EXERCISE DIRECTIONS: The answer is to be an exact copy of the lines below running from the line with "Q: Fraction of annotators marking 'interacting'?" down to the line with "common name: african bush elephant", both ends included, and nothing more.

Entries taken from a collection:
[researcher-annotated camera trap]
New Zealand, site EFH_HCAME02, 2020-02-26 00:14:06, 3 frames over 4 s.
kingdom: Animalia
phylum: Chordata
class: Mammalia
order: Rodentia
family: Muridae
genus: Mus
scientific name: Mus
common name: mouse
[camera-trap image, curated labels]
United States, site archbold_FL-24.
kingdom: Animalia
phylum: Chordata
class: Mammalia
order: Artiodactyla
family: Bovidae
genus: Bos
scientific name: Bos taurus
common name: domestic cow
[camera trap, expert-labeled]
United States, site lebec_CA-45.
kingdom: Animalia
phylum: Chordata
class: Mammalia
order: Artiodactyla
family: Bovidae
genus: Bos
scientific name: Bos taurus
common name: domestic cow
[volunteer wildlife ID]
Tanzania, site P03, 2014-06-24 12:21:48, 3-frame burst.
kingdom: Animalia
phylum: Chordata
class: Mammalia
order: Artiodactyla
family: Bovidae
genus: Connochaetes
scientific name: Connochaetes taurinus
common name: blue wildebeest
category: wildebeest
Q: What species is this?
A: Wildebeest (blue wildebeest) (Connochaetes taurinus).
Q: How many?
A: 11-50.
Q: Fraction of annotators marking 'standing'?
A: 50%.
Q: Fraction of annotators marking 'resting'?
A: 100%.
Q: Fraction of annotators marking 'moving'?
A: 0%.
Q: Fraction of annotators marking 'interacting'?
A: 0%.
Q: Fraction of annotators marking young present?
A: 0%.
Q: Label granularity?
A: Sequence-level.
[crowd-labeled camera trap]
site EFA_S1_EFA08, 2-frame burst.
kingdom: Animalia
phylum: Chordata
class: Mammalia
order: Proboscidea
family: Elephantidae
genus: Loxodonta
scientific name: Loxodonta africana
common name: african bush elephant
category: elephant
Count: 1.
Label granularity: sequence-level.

ANSWER TO THE PROBLEM:
Q: Fraction of annotators marking 'interacting'?
A: 0%.
Q: Fraction of annotators marking young present?
A: 0%.
Q: Label granularity?
A: Sequence-level.
[crowd-labeled camera trap]
site EFA_S1_EFA08, 2-frame burst.
kingdom: Animalia
phylum: Chordata
class: Mammalia
order: Proboscidea
family: Elephantidae
genus: Loxodonta
scientific name: Loxodonta africana
common name: african bush elephant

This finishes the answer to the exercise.